-- WHAT YOU NEED TO DO --
Update the entries below by replacing "air conditioner unit" with "AC unit" wherever it occurs, keeping every other part of the text unchanged.

(Dataset excerpt)
--- Start ---

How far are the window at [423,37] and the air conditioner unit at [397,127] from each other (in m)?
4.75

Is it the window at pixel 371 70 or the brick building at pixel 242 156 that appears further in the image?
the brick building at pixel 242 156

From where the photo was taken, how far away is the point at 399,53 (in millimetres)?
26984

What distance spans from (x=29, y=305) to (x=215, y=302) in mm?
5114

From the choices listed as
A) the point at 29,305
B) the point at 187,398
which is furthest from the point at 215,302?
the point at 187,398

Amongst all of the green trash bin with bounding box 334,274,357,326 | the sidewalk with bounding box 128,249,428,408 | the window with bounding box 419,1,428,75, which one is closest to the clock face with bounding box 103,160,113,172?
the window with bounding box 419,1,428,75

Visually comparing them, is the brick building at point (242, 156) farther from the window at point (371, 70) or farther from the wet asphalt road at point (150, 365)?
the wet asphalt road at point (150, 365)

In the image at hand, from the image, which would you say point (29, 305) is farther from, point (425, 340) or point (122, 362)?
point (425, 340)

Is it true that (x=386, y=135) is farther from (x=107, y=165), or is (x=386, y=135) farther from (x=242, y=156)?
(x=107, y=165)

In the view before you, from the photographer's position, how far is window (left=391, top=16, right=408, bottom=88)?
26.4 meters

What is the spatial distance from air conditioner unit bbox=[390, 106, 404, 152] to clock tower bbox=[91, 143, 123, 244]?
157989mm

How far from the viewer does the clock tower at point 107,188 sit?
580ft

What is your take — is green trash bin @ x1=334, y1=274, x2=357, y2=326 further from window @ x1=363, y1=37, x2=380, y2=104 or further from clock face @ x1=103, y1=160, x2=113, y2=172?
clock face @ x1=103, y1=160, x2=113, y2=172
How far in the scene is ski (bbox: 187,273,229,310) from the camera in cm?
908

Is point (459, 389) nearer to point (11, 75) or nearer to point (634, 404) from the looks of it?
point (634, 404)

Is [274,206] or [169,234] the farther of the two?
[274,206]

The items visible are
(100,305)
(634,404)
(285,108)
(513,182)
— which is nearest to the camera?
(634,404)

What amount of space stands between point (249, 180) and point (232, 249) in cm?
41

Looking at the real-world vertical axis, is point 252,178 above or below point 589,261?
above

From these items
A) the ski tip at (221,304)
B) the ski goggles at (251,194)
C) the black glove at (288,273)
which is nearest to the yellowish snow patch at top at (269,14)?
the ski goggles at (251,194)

--- End ---

-- WRITTEN REPLY --
How far are the window at [423,37] and the AC unit at [397,127] from each other (in m)?
4.75

Is it the window at pixel 371 70 or the brick building at pixel 242 156 that appears further in the image?
the brick building at pixel 242 156

From where the photo was taken, how far away is the point at 399,53 (in millimetres)?
26984

What distance spans from (x=29, y=305) to (x=215, y=302) in mm?
5114

From the choices listed as
A) the point at 29,305
B) the point at 187,398
which is furthest from the point at 215,302?
the point at 187,398

Amongst all of the green trash bin with bounding box 334,274,357,326 | the sidewalk with bounding box 128,249,428,408 | the window with bounding box 419,1,428,75, which one is closest to the clock face with bounding box 103,160,113,172?
the window with bounding box 419,1,428,75

Visually comparing them, is the brick building at point (242, 156) farther from the window at point (371, 70) or farther from the wet asphalt road at point (150, 365)?
the wet asphalt road at point (150, 365)

In the image at hand, from the image, which would you say point (29, 305) is farther from, point (425, 340) or point (122, 362)?
point (425, 340)

Is it true that (x=386, y=135) is farther from (x=107, y=165), or is (x=386, y=135) farther from (x=242, y=156)?
(x=107, y=165)

In the view before you, from the photographer's position, how far is window (left=391, top=16, right=408, bottom=88)?
26.4 meters

What is the spatial distance from AC unit bbox=[390, 106, 404, 152] to clock tower bbox=[91, 143, 123, 244]?
157989mm

How far from the viewer does the clock tower at point 107,188 sit?
580ft

What is your take — is green trash bin @ x1=334, y1=274, x2=357, y2=326 further from window @ x1=363, y1=37, x2=380, y2=104 or further from clock face @ x1=103, y1=160, x2=113, y2=172?
clock face @ x1=103, y1=160, x2=113, y2=172
How far in the scene is ski (bbox: 187,273,229,310) from the camera in cm?
908

Is point (459, 389) nearer to point (11, 75) or nearer to point (634, 404) from the looks of it?
point (634, 404)

Is [274,206] or [169,234] the farther of the two?
[274,206]

The items visible are
(100,305)
(634,404)
(285,108)
(513,182)
— which is nearest to the camera?
(634,404)

What amount of space stands between point (249, 180) and point (232, 249) in cm?
41

Looking at the real-world vertical axis, is point 252,178 above or below point 589,261?
above

From these items
A) the ski tip at (221,304)
B) the ski goggles at (251,194)
C) the black glove at (288,273)
which is nearest to the yellowish snow patch at top at (269,14)?
the ski goggles at (251,194)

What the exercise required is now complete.